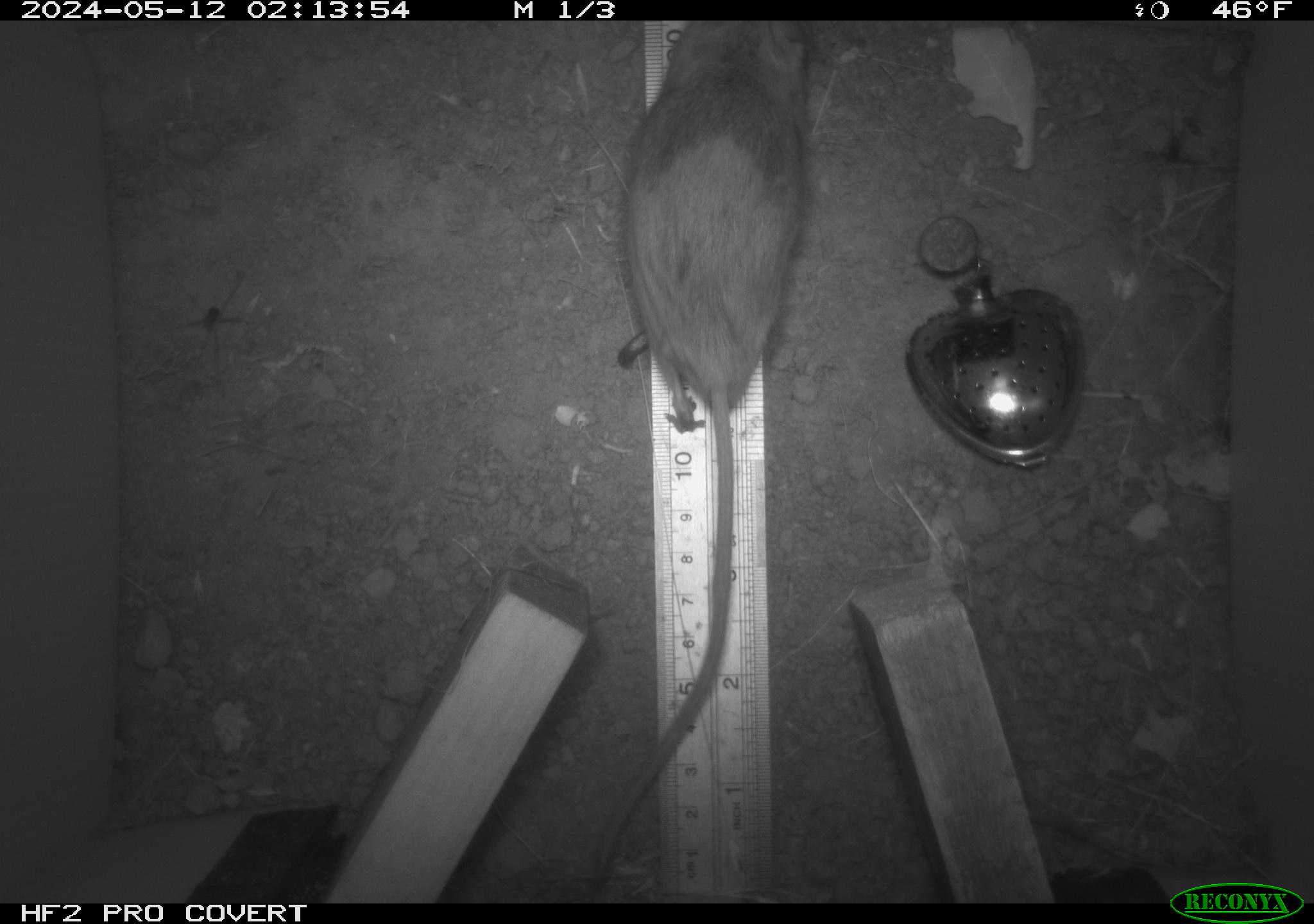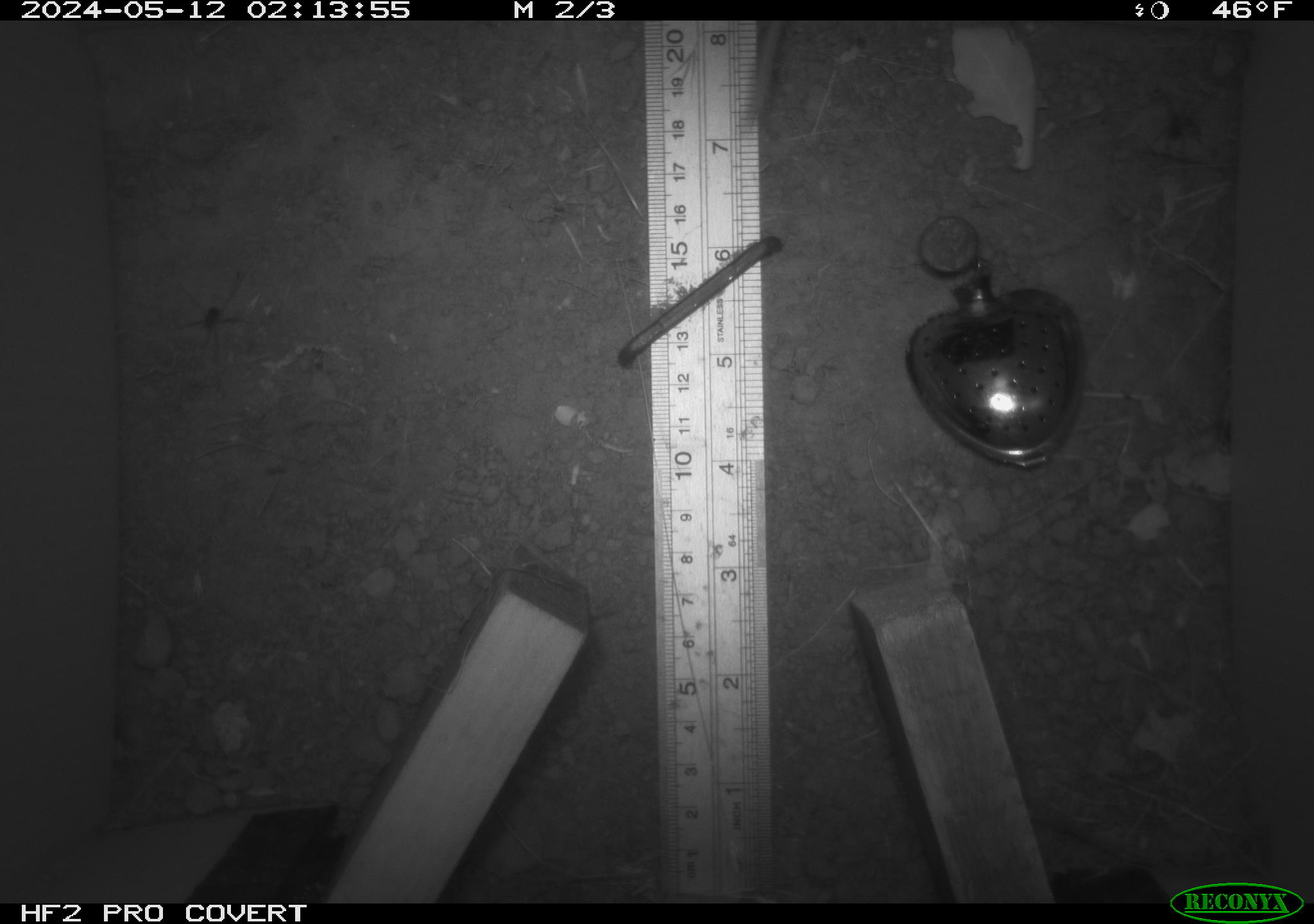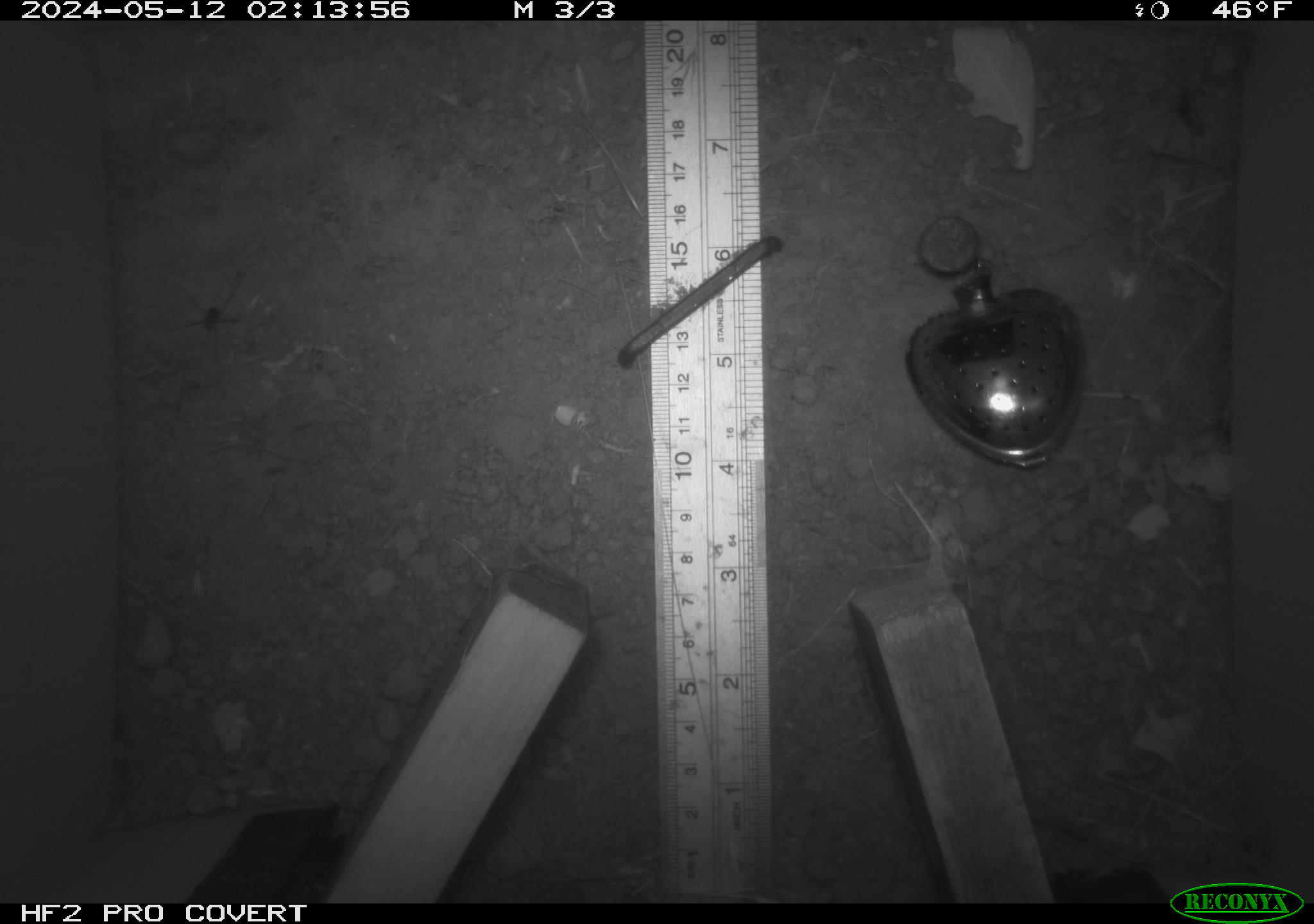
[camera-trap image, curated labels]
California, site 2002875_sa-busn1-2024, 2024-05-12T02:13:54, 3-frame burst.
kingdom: Animalia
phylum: Chordata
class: Mammalia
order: Rodentia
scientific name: Rodentia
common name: rodent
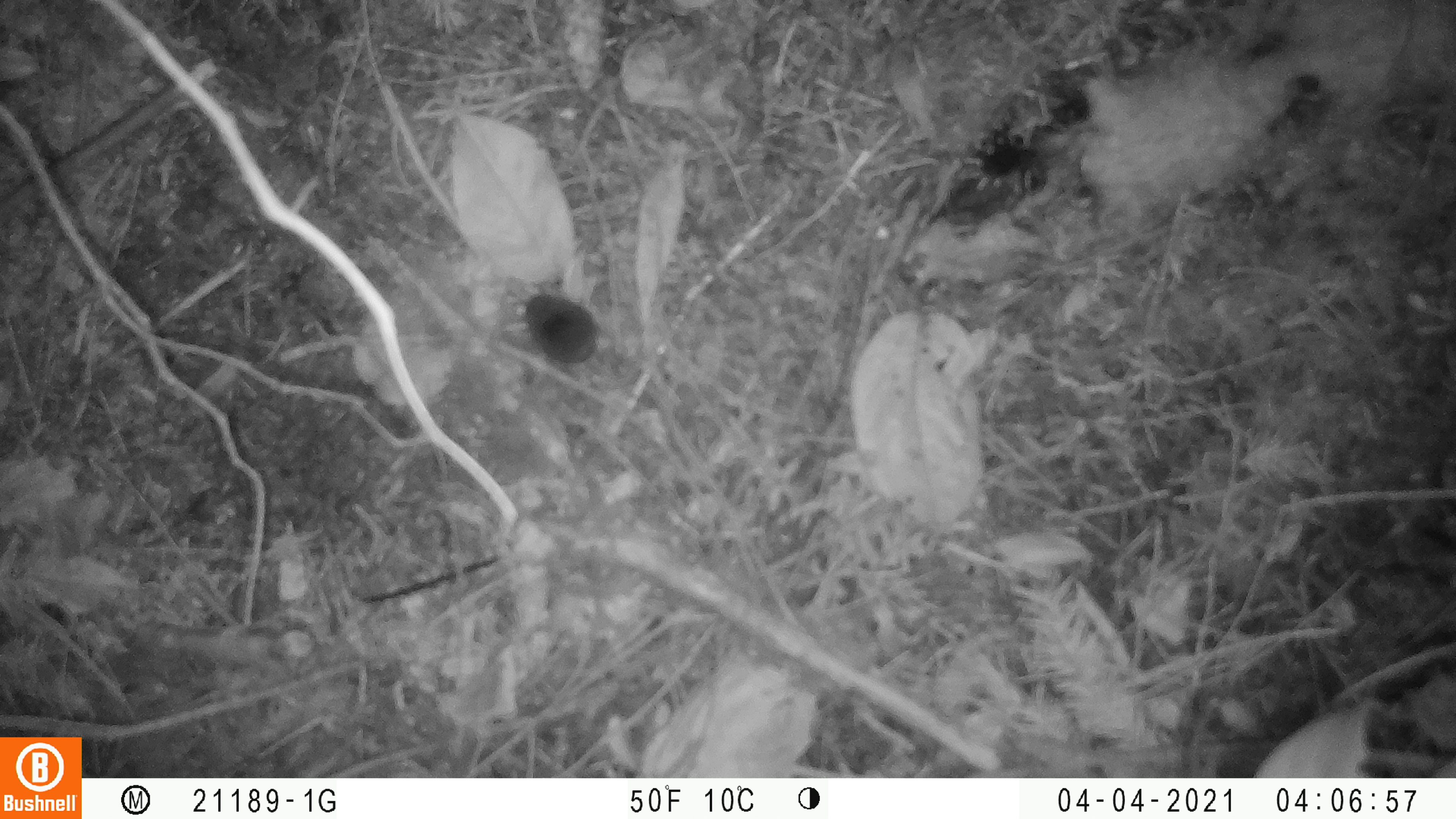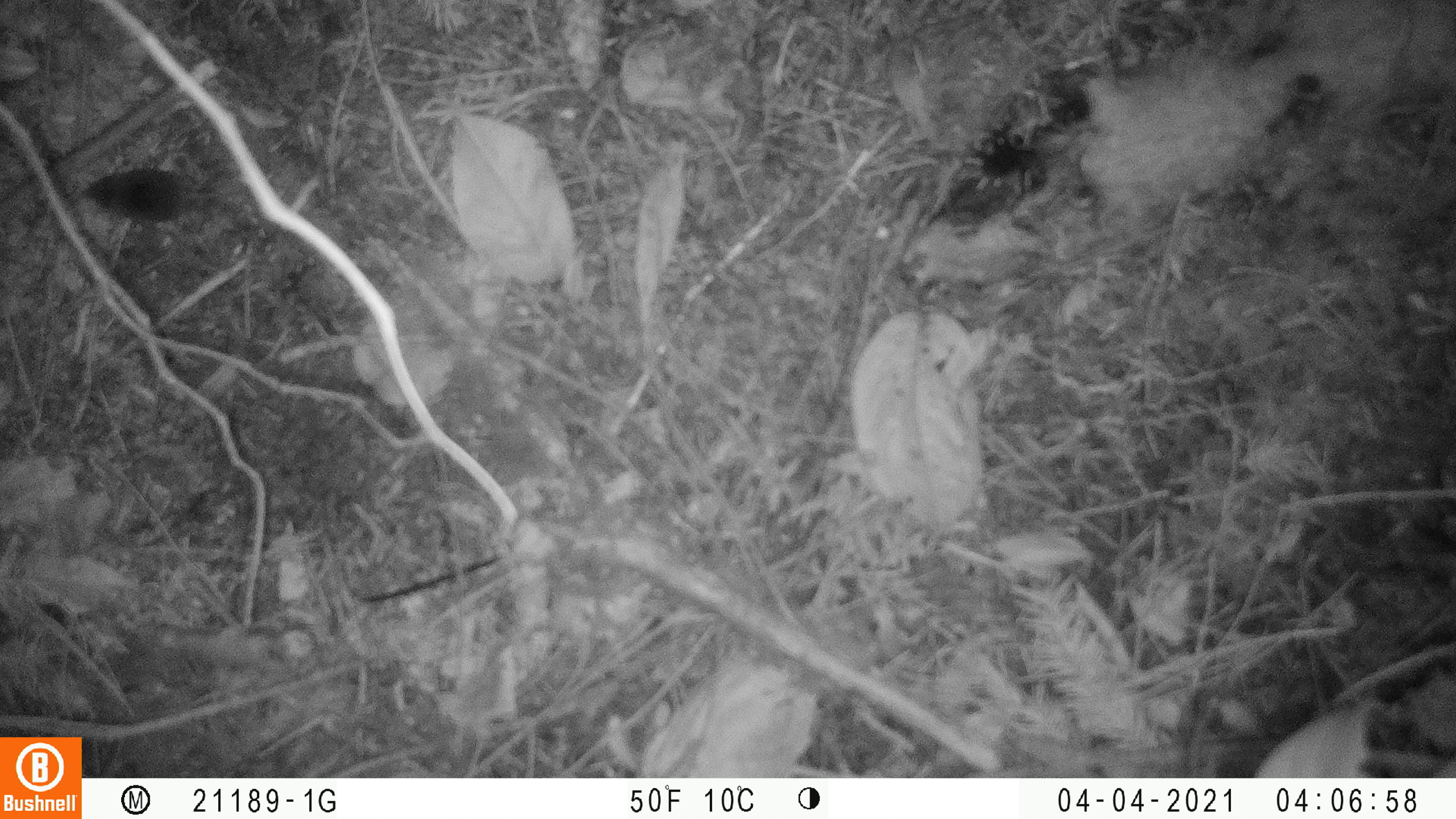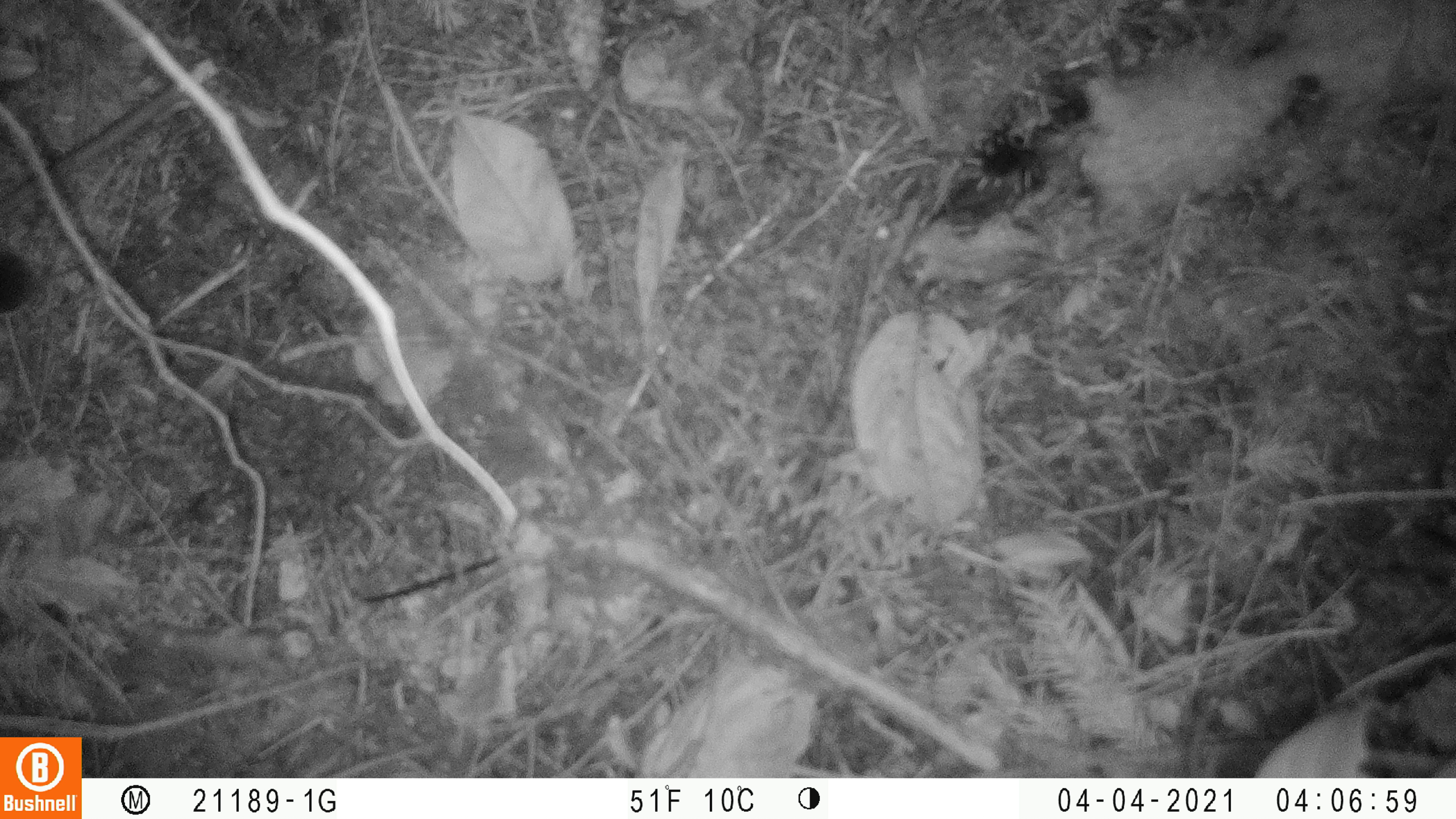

---

— YOUR INSTRUCTIONS —
Set down word for word, from the line that contains "2024-05-12T02:13:54, 3-frame burst." to the end of the listing above, every line and no picture.

— EXERCISE ANSWER —
California, site 2002875_sa-busn1-2024, 2024-05-12T02:13:54, 3-frame burst.
kingdom: Animalia
phylum: Chordata
class: Mammalia
order: Rodentia
scientific name: Rodentia
common name: rodent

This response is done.